PURPOSE We report on the development of high spatial resolution, large active area proton radiography device that uses the dose measurement method for WEPL determination for both passive scattering (DS) and Pencil Beam Scanning (PBS). METHODS We used on the shelf appropriately CMOS sensor with an active area of 27mm × 22mm and active pixel size of 21.7 μm2. The read out electronics can record images at 2000 fps over 1024 × 1024 pixels. This technology is combined with an on the shelf QA device that uses 900cm2 gadolinium based scintillator and geometric optical system that focus the image on a 45 degree mirror on the above CMOS sensor. When placed behind the patient, the assembled device measures the 2D exit dose distribution. For DS fields, the method utilizes the periodic time dependence of the dose. By measuring the time-dependence of dose at each pixel and comparing it against a library of time-dependence patterns for all depths in water, the radiological path length to the point of measurement can be determined with millimeter accuracy. For PBS fields, the method uses test beam that contains a few scanning layers in depth with properly spaced ranges. Each layer has a known dose profile in water phantom. The ratio between the measured doses from each layer provides the WEPL information through the patient. RESULTS The assembled device achieved high performances as proton radiography device. The WEPL of large objects, up to 900cm2, are imaged, using both passive and active beams, with 0.6mm2 spatial resolutions and mm accuracy. The dose needed to achieve such performance is less than 1cGy for both DS and PBS. CONCLUSION The assembled device proves to be a versatile proton imager. It has the potential for use as in-room tool for pre-treatment QA for patient WEPL verification.
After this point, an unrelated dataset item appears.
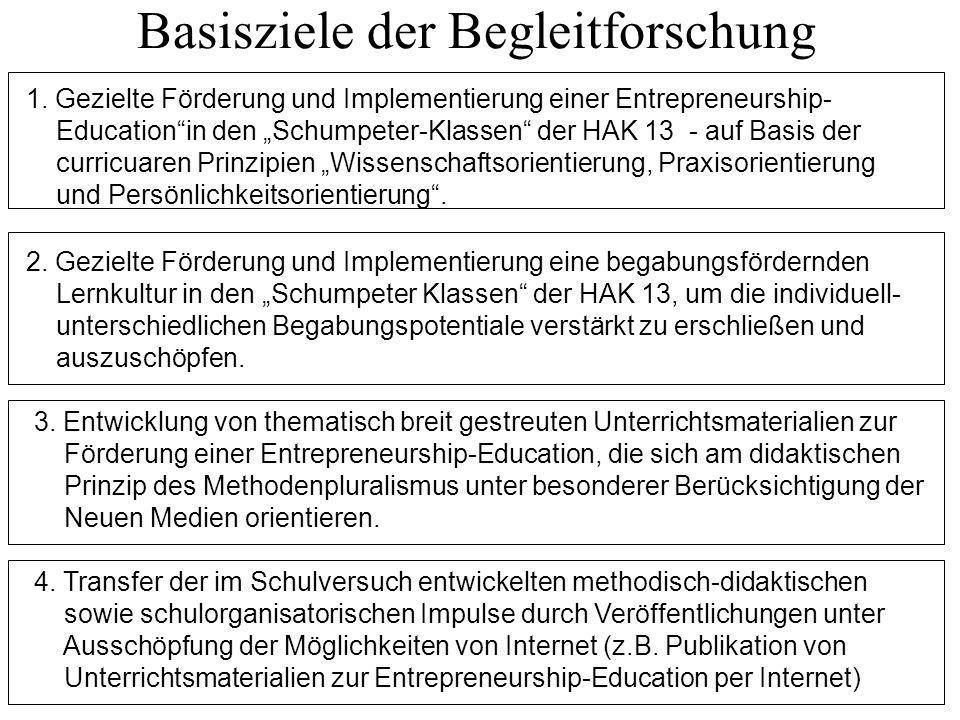 Basisziele der Begleitforschung 1. Gezielte Förderung und Implementierung einer Entrepreneurship- Educationin den Schumpeter-Klassen der HAK 13 - auf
MO-FG-CAMPUS-JeP1-02: Proton Range Verification of Scanned Pencil Beams Using Prompt Gamma Imaging

PURPOSE Prompt gammas are emitted along the proton beam path and have an emission profile correlated with the depth dose profile. In this study, the accuracy of in-vivo proton range verification using a 1-D prompt gamma camera is assessed. METHODS The 1-D camera is comprised of a tungsten slit collimator positioned in front of a linear array of LYSO scintillating crystals coupled to silicon photomultipliers. The imaged gamma profiles of individual pencil beam spots and energy layers were analyzed by determining the relative shifts from the expected gamma profiles based on analytic prediction or reference measurements. The range retrieval precision was evaluated by reproducibility measurements and by irradiation through a heterogeneous phantom composed of materials with known stopping power ratios. The camera was evaluated at clinical doses in pencil beam scanning mode on a head-and-neck phantom (HN). Two scenarios were studied: 5 mm systematic range error; and setup error of 10 mm transverse to the proton beam. RESULTS The camera range retrieval precision was 2 mm at clinical doses. For the heterogeneous phantom and HN phantom studies, the discrepancies between the analytic model and measurements were less than 2 mm for both spot and iso-energy layer analysis. For the simulated 5 mm range error, the retrieved shifts were 4.3±2.0 mm. For the 10 mm setup error, large shifts (> 4 mm) were observed for some spots due to differences in the irradiated and expected beam path from the measurements without setup error. CONCLUSION Our studies demonstrated that in-vivo proton range verification is feasible using a 1D prompt gamma camera with a 2 mm range retrieval precision. Pencil beam spot under or over ranging can be detected via comparison between measured and expected profiles.